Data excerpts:
# # #

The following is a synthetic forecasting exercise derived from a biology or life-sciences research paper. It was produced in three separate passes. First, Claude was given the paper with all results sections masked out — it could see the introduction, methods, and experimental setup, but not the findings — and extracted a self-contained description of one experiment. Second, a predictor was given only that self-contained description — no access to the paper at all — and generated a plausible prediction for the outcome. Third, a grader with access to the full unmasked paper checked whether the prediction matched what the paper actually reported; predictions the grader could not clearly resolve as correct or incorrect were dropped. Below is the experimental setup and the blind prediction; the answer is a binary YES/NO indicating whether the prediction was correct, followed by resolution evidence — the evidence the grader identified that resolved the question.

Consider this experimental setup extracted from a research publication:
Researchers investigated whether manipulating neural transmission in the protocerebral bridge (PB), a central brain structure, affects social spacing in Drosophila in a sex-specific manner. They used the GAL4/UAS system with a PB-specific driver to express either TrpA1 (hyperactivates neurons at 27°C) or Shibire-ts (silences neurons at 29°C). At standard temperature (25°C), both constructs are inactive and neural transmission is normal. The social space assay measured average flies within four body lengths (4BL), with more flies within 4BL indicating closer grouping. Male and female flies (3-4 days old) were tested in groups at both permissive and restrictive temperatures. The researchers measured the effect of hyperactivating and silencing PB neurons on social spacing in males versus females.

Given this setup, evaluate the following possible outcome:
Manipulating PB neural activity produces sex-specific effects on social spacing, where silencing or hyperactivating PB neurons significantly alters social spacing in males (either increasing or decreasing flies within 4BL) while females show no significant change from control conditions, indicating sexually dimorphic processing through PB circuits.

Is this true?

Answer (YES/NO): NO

# # #

# [Required work]
Within the data, how many lines hold the string "experimental"? Answer with the number and nothing more.

# [Answer for the task]
2